Tuesday, May 12, 2009

The Law Is An Ass


A Florida woman appeared in federal court here today, accused of having pocketed more than $8.5 million from an online prostitution business that employed pornography stars and fashion models.

So this woman sets up a prostitution business for the rich and mighty. Fees ranged from $50,000 a night, and upward, according to the report.

Let me see if I got this right:
If a woman has sex for money, on camera, for the entertainment of the masses, it's all legal and good.
If the same woman has sex for money, in private, then it's a crime.

Where the hell is the moralist's logic on this one?

6 comments:

W.B. Picklesworth said...

They would say that pornography should be illegal as well. I feel torn on this one. I think pornography is a plague on society, damaging men in particular and through them their wives and families; I also think it damages the people involved with the production and there are powers involved (shame and coercion) that enable producers to manipulate participants.)

However, I dislike the idea of the state getting involved because the state gets hung up on power and that's a nasty business too. Ultimately individuals have to answer for it, but in the mean time another generation of boys gets sucked into it and more girls get objectified, exploited and tossed to the curb.

Bike Bubba said...

What Ben says. Prostitution is not a victimless crime, as it rarely occurs without some sort of compulsion, generally involving sexual abuse, drug use, or other crimes against the "girl." It goes both for hardcore porn and "hardcore porn before an audience of one."

Anonymous said...

"If a woman has sex for money, on camera, for the entertainment of the masses, it's all legal and good.
If the same woman has sex for money, in private, then it's a crime.

Where the hell is the moralist's logic on this one?"

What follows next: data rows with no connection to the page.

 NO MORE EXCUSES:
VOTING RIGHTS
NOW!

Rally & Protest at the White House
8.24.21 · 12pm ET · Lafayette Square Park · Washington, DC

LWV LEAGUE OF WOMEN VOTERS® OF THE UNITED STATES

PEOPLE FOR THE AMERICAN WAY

That is a very good question.


Baffles the bejeepers out of me.

Again ......great question.

chills

Palm boy said...

...Who is John Galt?

kr said...

WBP said it well.

I suppose the followup question, is when did you start equating morality with the law ;)?

Brian said...

Bubba--the criminalization of prostitution drives the sex trade underground, where the type of abuses you describe more easily flourish.